> **Brano di testo**
........
Sembra che stiamo parlando di Difesa come se fossimo nel 1939. Grandi piani quinquennali, grandi spese degli Stati, grandi contratti da affidare a grandi imprese che producono solo per gli eserciti, grandi hangar per immagazzinare quel che si produce. Tutto grande. Questi approcci — che si fondano su una cultura di management tradizionale, su regole e su processi basati nel secolo scorso — «erano una volta di moda nell’Unione Sovietica e all’avanguardia nell’industria dell’auto americana negli Anni Cinquanta prima che fosse surclassata dal Giappone negli Anni Settanta», ha sostenuto Bill Greenwalt, un esperto di industria della Difesa, già funzionario del Pentagono, del Congresso e dell’industria del settore americani.
La guerra in Ucraina ha mostrato che questa impostazione, questa difesa a catenaccio, non può più funzionare. I sistemi missilistici per intercettare, i carri armati, i missili che possono colpire le raffinerie russe restano estremamente importanti per un Paese che deve difendersi. Ma la capacità dell’esercito di Kiev di avere fermato l’invasione russa e di tenere l’armata d’invasione bloccata su una linea del fronte nonostante getti al macello migliaia e miglia di uomini non sta in quello. La chiave — si dice — sono i droni. Certamente è così. Ma dietro di essi c’è un salto enorme dal punto di vista mentale che deve interessare l’intera industria della Difesa in Occidente. E ancora non sembra del tutto percepita dai governi.
Cambiamenti
I prossimi 23 e 24 ottobre si terrà un Consiglio europeo nel quale verrà, tra altri temi, discusso il merito della Difesa della Ue nei confronti della minaccia percepita da parte della Russia di Putin. Si discuterà dei famosi muri anti-droni da alzare sul fianco Est della Ue ma anche, come insiste la presidente del Consiglio Meloni, a Sud. E si discuterà anche di procurement, di come e a chi allocare gli investimenti pubblici militari. Forse sarebbe opportuno che si abbandonassero vecchi modi di azione: di fronte alle guerre preparate e scatenate da nazioni e soggetti bellicisti, non ci si è resi solo conto che le guerre sono tornate ma anche che il modo di condurle è profondamente cambiato. Segni di questa consapevolezza ci sono, forse però non sufficienti.
Il generale Carsten Breuer, il numero uno dell’esercito tedesco, ha notato che in Ucraina c’è una gara, tipo gatto-topo, tra le innovazioni e le contro-innovazioni nella guerra. È una situazione per la quale un drone o sistema d’arma ha bisogno di essere modificato e adattato, soprattutto nella parte software, in tempi brevissimi, spesso da una settimana all’altra. Carsten ha dunque detto che si potrebbero fare contratti con le imprese che prevedono la possibilità di modificare in fretta i droni diventati obsoleti per ragioni tecnologiche. Ciò è qualcosa che porta a non accumulare i sistemi nei magazzini ma a puntare su flessibilità e velocità di produzione.
........
> **Compito breve 1**
Riscrivi le righe dei dati dalla riga che contiene "Labeling guideline: locate all cell" fino all'ultima riga dei dati compresa, richieste incluse, aumentando di 43 ogni coordinata presente nelle risposte. Lascia invariati le richieste e i loro esempi di formato.
........
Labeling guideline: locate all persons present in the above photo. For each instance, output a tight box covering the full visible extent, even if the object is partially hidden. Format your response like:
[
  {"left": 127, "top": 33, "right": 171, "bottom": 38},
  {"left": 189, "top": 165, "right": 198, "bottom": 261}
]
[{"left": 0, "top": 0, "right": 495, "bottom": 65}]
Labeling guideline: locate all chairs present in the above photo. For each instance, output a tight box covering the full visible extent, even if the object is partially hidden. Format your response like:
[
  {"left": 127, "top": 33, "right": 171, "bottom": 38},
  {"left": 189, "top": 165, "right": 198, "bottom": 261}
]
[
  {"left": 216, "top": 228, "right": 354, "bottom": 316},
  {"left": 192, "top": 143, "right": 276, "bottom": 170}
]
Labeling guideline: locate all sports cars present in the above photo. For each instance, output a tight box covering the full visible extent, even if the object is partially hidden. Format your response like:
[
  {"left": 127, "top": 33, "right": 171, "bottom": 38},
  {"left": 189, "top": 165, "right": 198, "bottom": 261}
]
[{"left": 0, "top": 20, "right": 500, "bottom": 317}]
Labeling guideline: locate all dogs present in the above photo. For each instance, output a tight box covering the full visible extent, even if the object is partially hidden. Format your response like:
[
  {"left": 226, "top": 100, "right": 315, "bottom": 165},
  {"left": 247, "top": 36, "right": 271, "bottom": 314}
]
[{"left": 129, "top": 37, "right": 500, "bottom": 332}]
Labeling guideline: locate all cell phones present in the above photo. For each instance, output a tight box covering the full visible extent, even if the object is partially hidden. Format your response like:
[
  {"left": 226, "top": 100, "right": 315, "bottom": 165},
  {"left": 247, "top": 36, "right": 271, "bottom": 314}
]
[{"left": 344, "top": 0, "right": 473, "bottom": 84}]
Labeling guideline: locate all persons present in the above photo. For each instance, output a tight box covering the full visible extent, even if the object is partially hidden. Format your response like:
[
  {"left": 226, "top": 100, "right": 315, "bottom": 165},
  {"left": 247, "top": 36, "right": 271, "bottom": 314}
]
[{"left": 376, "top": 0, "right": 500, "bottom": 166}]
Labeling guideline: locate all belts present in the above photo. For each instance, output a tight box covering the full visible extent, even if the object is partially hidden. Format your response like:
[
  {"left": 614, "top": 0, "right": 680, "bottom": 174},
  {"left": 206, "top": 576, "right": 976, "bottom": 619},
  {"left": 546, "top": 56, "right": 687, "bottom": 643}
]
........
> **Compito breve 2**
Per favore, elenca tutte le persone citate per nome nel brano.

> **Risposta completa 1**
Labeling guideline: locate all cell phones present in the above photo. For each instance, output a tight box covering the full visible extent, even if the object is partially hidden. Format your response like:
[
  {"left": 226, "top": 100, "right": 315, "bottom": 165},
  {"left": 247, "top": 36, "right": 271, "bottom": 314}
]
[{"left": 387, "top": 43, "right": 516, "bottom": 127}]
Labeling guideline: locate all persons present in the above photo. For each instance, output a tight box covering the full visible extent, even if the object is partially hidden. Format your response like:
[
  {"left": 226, "top": 100, "right": 315, "bottom": 165},
  {"left": 247, "top": 36, "right": 271, "bottom": 314}
]
[{"left": 419, "top": 43, "right": 543, "bottom": 209}]
Labeling guideline: locate all belts present in the above photo. For each instance, output a tight box covering the full visible extent, even if the object is partially hidden. Format your response like:
[
  {"left": 614, "top": 0, "right": 680, "bottom": 174},
  {"left": 206, "top": 576, "right": 976, "bottom": 619},
  {"left": 546, "top": 56, "right": 687, "bottom": 643}
]

> **Risposta completa 2**
- Bill Greenwalt
- Putin
- Meloni
- Carsten Breuer